We express our enthusiastic support for Cordoba House and welcome its creation as a valuable addition to the rich multi-cultural community of resources of our city.
It is particularly appropriate that Cordoba House should be built near the site of the World Trade Center, as a reminder of the cross-cultural diversity of New York and of the open society that we as a city and a country proclaim as one of our core democratic values. We hope that many of the visitors who come to Ground Zero will take advantage of the educational and informational opportunities offered by Cordoba House. As the descendants of Jews who, often over the opposition of powerful conservative forces, brought our rich and diverse cultural heritage to New York, and through New York's gates to many other places across the country, we offer our solidarity and support to Muslims who are now doing the same.

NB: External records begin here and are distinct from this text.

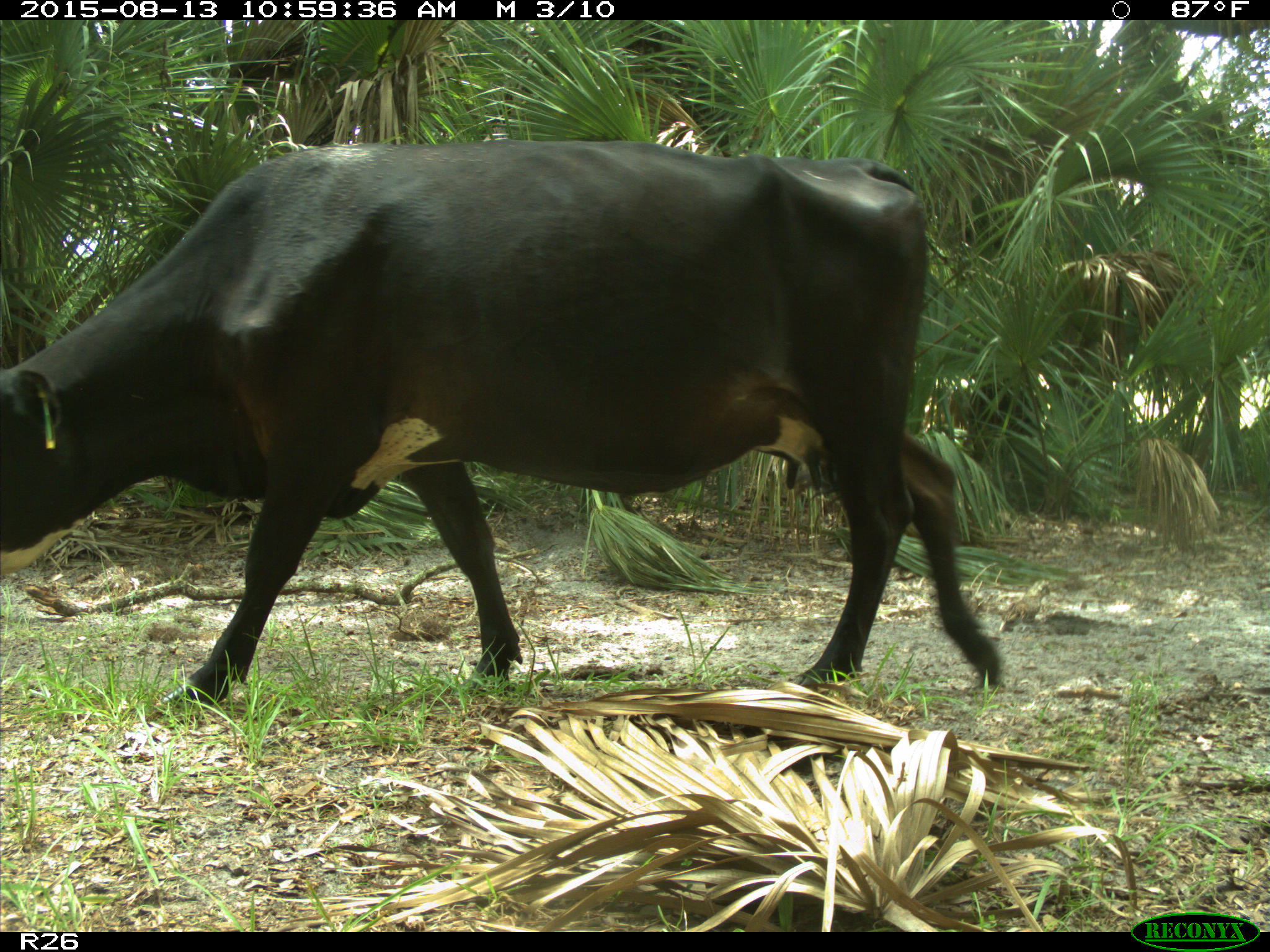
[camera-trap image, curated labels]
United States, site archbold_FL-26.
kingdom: Animalia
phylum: Chordata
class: Mammalia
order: Artiodactyla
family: Bovidae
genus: Bos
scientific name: Bos taurus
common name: domestic cow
Bos taurus (domestic cow).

We want also to rebut and condemn the Anti-Defamation League which has disgracefully betrayed its name and its proclaimed ideals with its opposition to the building of Cordoba House. We want to make it clear, as New York Jews, that the ADL does not speak for us.
We completely reject the concept that all Muslims bear responsibility for the attack on the World Trade Center. This outrageous argument is in fact the logical conclusion of the opposition to the location of the Cordoba House, as expressed, for example, in the claim that "Well, there's nothing wrong with it but it shouldn't be so close to the World Trade Center site because it was Muslims who attacked the Twin Towers."

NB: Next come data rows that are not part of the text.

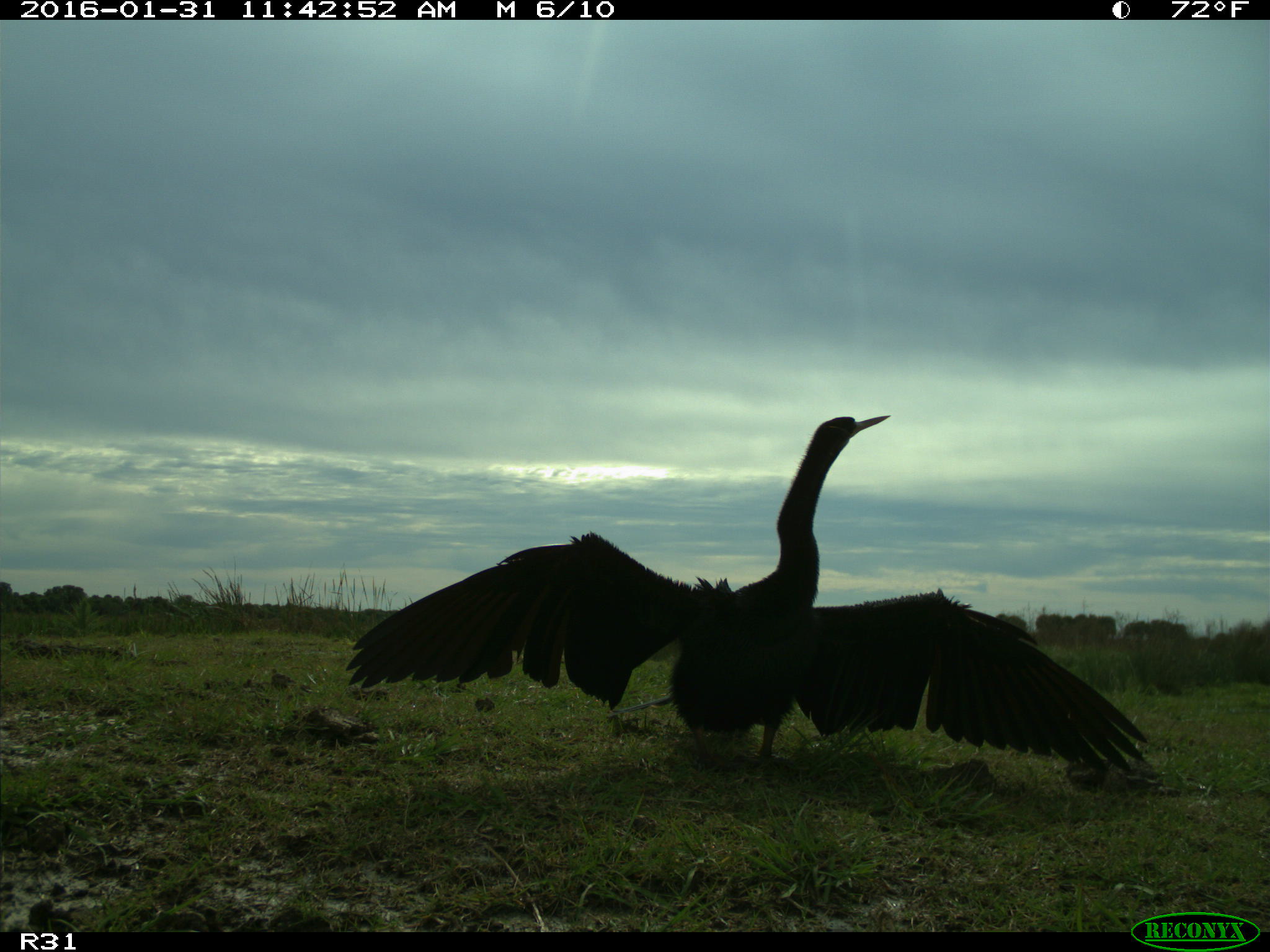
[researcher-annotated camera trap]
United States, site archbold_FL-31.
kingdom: Animalia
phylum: Chordata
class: Aves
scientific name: Aves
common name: birds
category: unidentified bird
Unidentified bird (birds) (Aves).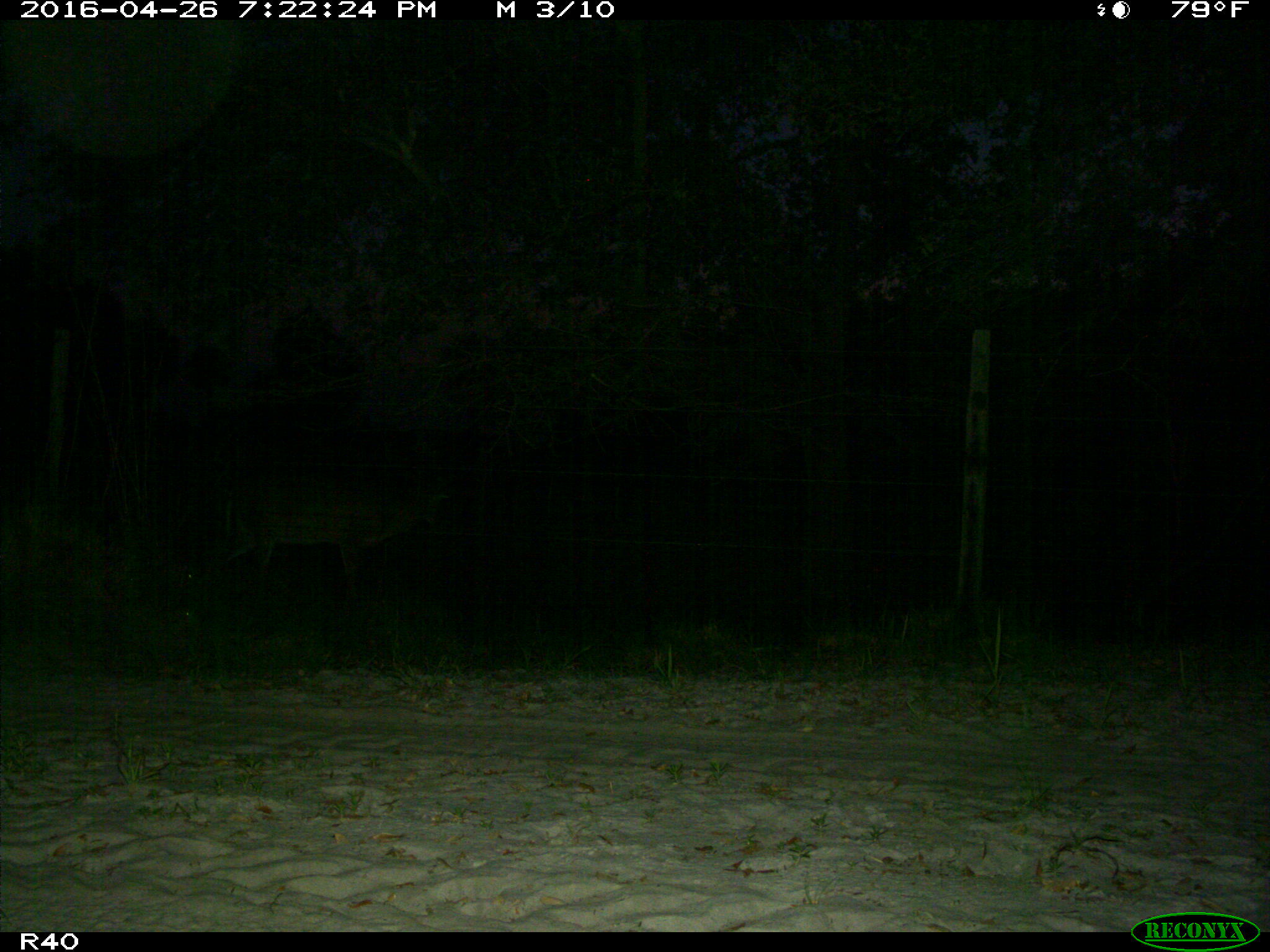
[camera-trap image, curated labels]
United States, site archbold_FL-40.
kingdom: Animalia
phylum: Chordata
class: Mammalia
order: Artiodactyla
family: Cervidae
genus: Odocoileus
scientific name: Odocoileus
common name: deer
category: unidentified deer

As Jews, and as veterans of the civil rights movement, women's movement, and movements for gay, lesbian and transgender rights, we are all too familiar with the argument that initiatives of groups who have been defined as the "other" will cause discomfort and pain to members of the dominant group and therefore the "other" should remain silent or invisible. In this controversy about the Cordoba House Arab and Muslim communities are being told this and we reject it whole-heartedly. It is particularly ironic and painful that ADL, which sponsors a national educational program called "A World of Difference," should choose to proclaim opposition to the recognition and celebration of inter-group differences and similarities.
For us as Jews and New Yorkers, these attacks on the Cordoba House echo the 2007 controversy over the establishment of the Kahlil Gibran International Academy as the first English/Arabic dual language school in the country. Debbie Almontaser, the principal, was subjected to vicious, often racist and anti-Muslim personal and professional attacks and sadly, the ADL and other major Jewish organizations chose not to stand with Ms. Almontaser and the school, but sided with the forces of hatred and division that destroyed the school.
This year, the Equal Employment Opportunities Commission determined that the charges against Ms. Almontaser in that controversy were baseless, that she was indeed discriminated against on the basis of her "race, religion and national origin," and that the New York City Department of Education had "succumbed to the very bias that creation of the school was intended to dispel."
We are profoundly angry that now, with the Cordoba House as its target, the ADL is repeating its role as an agent of division rather than unity and reconciliation. We call on all Jewish New Yorkers to stand with us against such divisiveness and hatred. We hope that together we can ensure that the Cordoba House is established as planned-to celebrate, honor and promote the cultural, ethnic, racial and religious diversity of our city and our country.